---------- RECORDED INFORMATION

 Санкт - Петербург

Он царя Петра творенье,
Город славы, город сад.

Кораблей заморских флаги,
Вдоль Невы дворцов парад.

--------------------
---------- RECORDED INFORMATION

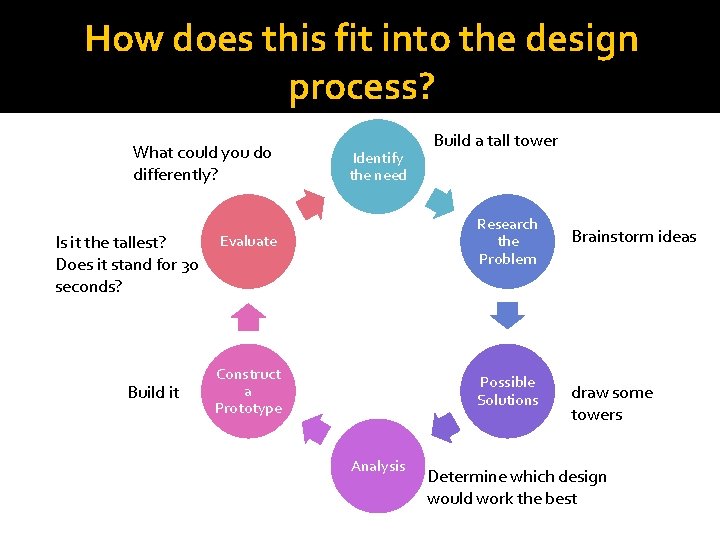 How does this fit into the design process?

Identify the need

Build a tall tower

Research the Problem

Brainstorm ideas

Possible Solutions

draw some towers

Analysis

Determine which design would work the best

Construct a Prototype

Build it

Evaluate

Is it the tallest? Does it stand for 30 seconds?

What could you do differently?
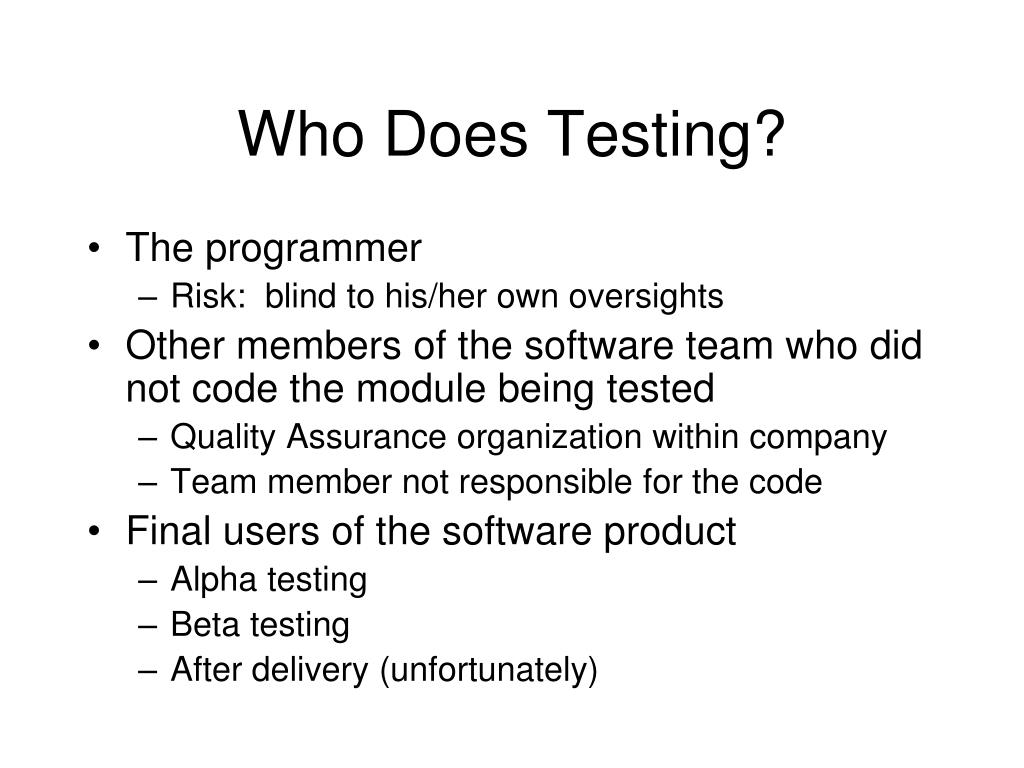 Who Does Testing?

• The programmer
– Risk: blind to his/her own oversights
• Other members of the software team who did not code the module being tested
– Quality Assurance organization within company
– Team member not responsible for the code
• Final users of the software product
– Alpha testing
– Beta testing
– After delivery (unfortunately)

--------------------

> _INSTRUCTIONS TO FOLLOW_
Return each line in the records that holds the string "software".

> _RESPONSE FOR THIS EXERCISE_
• Other members of the software team who did not code the module being tested
• Final users of the software product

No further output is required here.